Families and modern relationships can be complex and it is a simple fact that sometimes, for one reason or another, you might want to leave a child or close relation out of your Will.

However, under the Inheritance (Provision for Family and Dependants) Act 1975, the following family members can challenge the Will, including:

  • Your children – regardless of their age
  • Your spouse, or civil partner
  • Your former spouse or civil partner – unless they have entered into a new marriage of civil partnership.

In the case of case of Rea v Rea & Or, Mrs Rea changed her  Will in 2015 to leave her home (the main part of her estate) to her daughter Rita.  Her previous Will made in 1986 had divided the property equally between all of her children.

Of course, Mrs Rea was well within her rights to change her Will and to cho se how her estate was distributed without any explanations at all. However, in this case, Mrs Rea left a letter with her Will that explained her decision as follows:

“I DECLARE that my sons do not help with my care and there has been numerous calls from me but they are not engaging with any help or assistance. My sons have not taken care of me and my daughter Rita Rea has been my sole carer for many years. Hence should any of my sons challenge my estate I wish my executors to defend any such claim as they are not dependent on me and I do not wish for them to share in my estate save what I have stated in this Will.”

Essentially, upon Mrs Rea’s death Rita tried to establish the 2015 Will and push this through probate but her 3 brothers claimed this was an invalid Will and that the 1986 version should stand. The basis of their argument was that

Mrs Rea had lacked capacity and been under undue pressure in making changing the Will. Ultimately in these cases it is up to the brothers to prove that their mother lacked capacity and/or that she had undue influence put upon her which is difficult to do.

In making the decision in this case it was said that “…it is not my task to decide whether the 2015 Will was justified or fair. I am only required to decide if it is valid.” If a testator is found to have capacity and understanding at the time of making decisions then any choice they make within their Will is valid and the courts will uphold this.

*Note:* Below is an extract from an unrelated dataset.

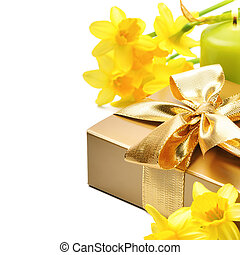 Golden gift box with springtime narcissus over white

I have had many clients who have wanted to exclude their own children from their Will – for many different reasons.  My duty as a Will Writer is to do all that I can to ensure that my client has the mental capacity to make a Will, and is not being unduly influenced by any family member.  In this situation, I will always ask my client to sign a form stating that they understand the Will may be challenged, and I keep detailed notes of the reason for the decision.

In the case of Rea vs Rea & Or the case was upheld and the 2015 Will was enacted.